Although the addition of point of care testing to usual care comes with increased consumable and set up costs, this facilitates the transfer of care to lower paid members of the medical workforce, and reduces antibiotic costs. Furthermore, the ability to deliver services outside traditional primary care settings, in community pharmacies that may be more accessible to patients, suggests a potential role in reducing health inequalities through greater access to prompt diagnostics and treatment. Further work is required to look at the health economics of introducing POC testing in terms of direct care costs and wider system costs, to determine the net impact of introducing this technology. One limitation of this study was the small number of patients in some of the groups, resulting in wide confidence intervals. Larger studies with more patients in each group, would improve statistical accuracy and in addition a comparison with usual care process would allow a better assessment of the impact on prescription rates.

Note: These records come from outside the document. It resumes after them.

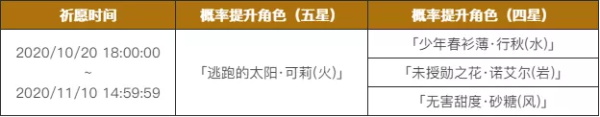 | 祈愿时间 | 概率提升角色（五星） | 概率提升角色（四星） |
|---|---|---|
| 2020/10/20 18:00:00 ~ 2020/11/10 14:59:59 | 「逃跑的太阳·可莉(火)」 | 「少年春衫薄·行秋(水)」 |
| | | 「未授勋之花·诺艾尔(岩)」 |
| | | 「无害甜度·砂糖(风)」 |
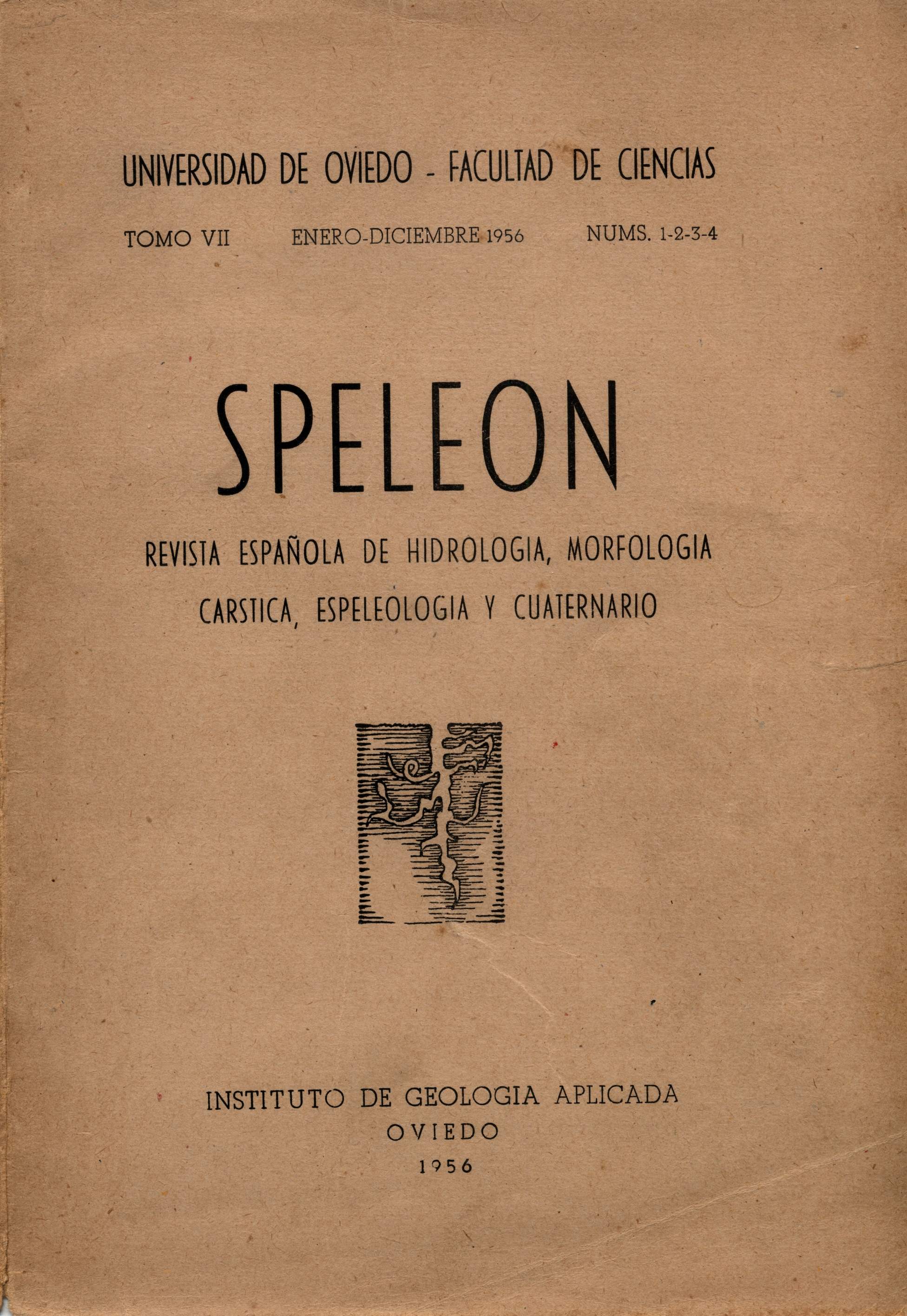 UNIVERSIDAD DE OVIEDO - FACULTAD DE CIENCIAS

TOMO VII ENERO-DICIEMBRE 1956 NUMS. 1-2-3-4

SPELEON

REVISTA ESPAÑOLA DE HIDROLOGIA, MORFOLOGIA CARSTICA, ESPELEOLOGIA Y CUATERNARIO

INSTITUTO DE GEOLOGIA APLICADA
OVIEDO
1956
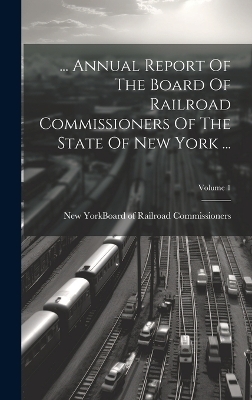 ... Annual Report Of The Board Of Railroad Commissioners Of The State Of New York ...

Volume 1

New YorkBoard of Railroad Commissioners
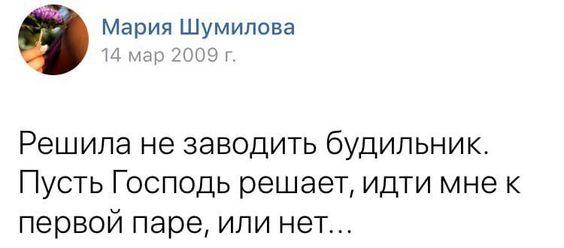 Мария Шумилова
14 мар 2009 г.

Решила не заводить будильник. Пусть Господь решает, идти мне к первой паре, или нет...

Finally, these results assume that the reported sensitivity and specificity of the Abbott ID NOW Strep A assay in clinical practice match the reported results. Confirming this with confirmatory microbiological analysis during future studies would add further weight to arguments for wider use of point of care testing in the management of sore throat.
Conclusion
This study provides additional support for the potential role of POC testing to facilitate targeted antimicrobial prescribing, with significant benefit when compared to current best practice. Further work is required to look at the wider impacts on the health system in terms of costs, access and prescribing data.